Benjamin Xu, MD, PhD
University of Southern California
Project: In Vivo Ultrasound Elastography of Iris Stiffness in Angle Closure Glaucoma
Summary: Although glaucoma has many risk factors, the most important is high pressure inside the eye. High eye pressure compresses the optic nerve, causing it irreversible damage. This damage often remains undetected until significant vision loss has occurred and the ability to perform routine activities becomes severely impaired. Angle-closure glaucoma (ACG) is a common type of glaucoma that affects more than 20 million people worldwide. The angle acts as the drain of the eye; it carries away fluid that the eye produces to maintain its shape and function.

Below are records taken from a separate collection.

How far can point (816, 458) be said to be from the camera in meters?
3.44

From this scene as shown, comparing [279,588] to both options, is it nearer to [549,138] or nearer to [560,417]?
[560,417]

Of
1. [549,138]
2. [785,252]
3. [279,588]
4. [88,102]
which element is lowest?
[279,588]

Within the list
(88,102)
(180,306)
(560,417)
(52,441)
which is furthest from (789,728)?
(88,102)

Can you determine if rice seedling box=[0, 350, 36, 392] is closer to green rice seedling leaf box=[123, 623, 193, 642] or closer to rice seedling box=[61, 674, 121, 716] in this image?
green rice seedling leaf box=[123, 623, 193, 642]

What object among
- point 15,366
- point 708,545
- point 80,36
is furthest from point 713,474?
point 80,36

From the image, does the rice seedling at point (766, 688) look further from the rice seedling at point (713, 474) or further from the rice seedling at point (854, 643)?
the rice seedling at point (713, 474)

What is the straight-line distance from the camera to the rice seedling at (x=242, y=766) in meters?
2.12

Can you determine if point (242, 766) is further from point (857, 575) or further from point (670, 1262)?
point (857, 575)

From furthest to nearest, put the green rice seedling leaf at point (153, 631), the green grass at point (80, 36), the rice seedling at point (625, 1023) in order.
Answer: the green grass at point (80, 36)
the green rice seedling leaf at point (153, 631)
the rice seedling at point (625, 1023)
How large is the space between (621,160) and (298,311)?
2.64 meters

In angle closure, the drain is blocked by the iris, which leads to buildup of fluid and pressure inside the eye. In normal eyes, the iris moves and changes shape freely. In ACG eyes, the iris moves slowly and exhibits difficulty changing shape. Therefore, the stiffness of the iris is believed to play a key role in developing angle closure and ACG. If doctors had a tool to measure iris stiffness, it could help them identify patients at high risk of ACG who should receive vision-saving treatments with laser and surgery. Iris stiffness can be measured using a form of technology called ultrasound elastography (USE). USE is safe, non-invasive, and can be performed on humans without causing harm or discomfort. However, little is known about how USE measurements of iris stiffness relate to risk of ACG. Therefore, we propose to use our USE system to: 1) establish that irises in PACG eyes are stiffer than in healthy eyes; 2) understand how iris stiffness interacts with other risk factors to cause PACG. We believe our results will establish iris stiffness measured by USE as a strong risk factor for ACG. This could provide doctors with a diagnostic tool to identify patients with higher risk of ACG who would benefit from prompt treatment to prevent permanent vision loss.